Travellers' cheques hold value like cash but offer unique features:
  • Security: They are safer than carrying cash because if they get lost or stolen, they can be replaced.
  • Universal Acceptance: Originally crafted for travel, these cheques are widely accepted around the globe.
  • Convertibility: They can be effortlessly converted into cash when needed.
Given these qualities, travellers' cheques closely resemble cash in function and therefore are often considered part of the money supply. They allow for direct and unconditional payments, which aligns them with the liquidity required in the concept of money supply.
Credit Cards
Credit cards don't actually represent money on their own but rather a convenient way to borrow funds.

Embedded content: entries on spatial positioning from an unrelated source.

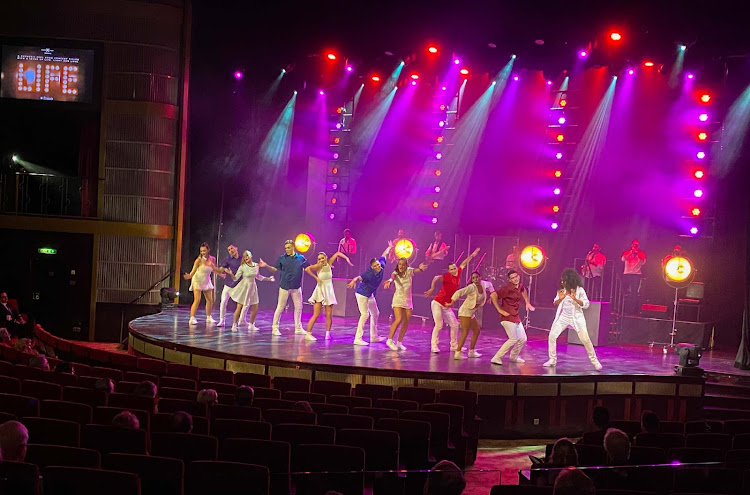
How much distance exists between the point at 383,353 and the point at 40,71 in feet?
34.7

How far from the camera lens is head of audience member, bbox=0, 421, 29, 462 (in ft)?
16.3

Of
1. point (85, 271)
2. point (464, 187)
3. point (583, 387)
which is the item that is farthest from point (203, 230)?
point (583, 387)

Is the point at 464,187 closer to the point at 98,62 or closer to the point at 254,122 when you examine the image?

When you use a credit card, you're not using cash on hand; instead, you're borrowing money.

Here's how they work:

  • Credit Line: Credit cards offer a line of credit, a preset amount of money you can borrow for purchases.
  • Deferred Payment: The bank or financial institution pays the vendor on your behalf, and you repay the bank later.
  • Interest Charges: If you do not pay the entire borrowed amount promptly, interest is charged on the remaining balance.
Because credit cards facilitate borrowing rather than immediate funding, they don't qualify as part of the money supply. They enable transactions but only through temporary credit rather than direct cash conversion.
Economic Concepts
Understanding the components of the money supply is an essential economic concept. The money supply includes various forms of money-like instruments that can be easily converted to cash.
Consider these key aspects:
  • Liquidity: Elements of the money supply are highly liquid, meaning they can be quickly and easily converted to perform transactions.
  • Components: The basic components include physical currency, checking accounts, and other highly liquid deposits.
  • Exclusions: Items like student rail cards, which offer discounts but no tangible value for exchange, are excluded from the money supply.
The money supply is crucial to understanding broader economic health and monetary policy. It influences inflation, interest rates, and economic growth. By grasping these economic concepts, one can gain insight into how various financial instruments, like travellers' cheques and credit cards, fit into the larger financial picture.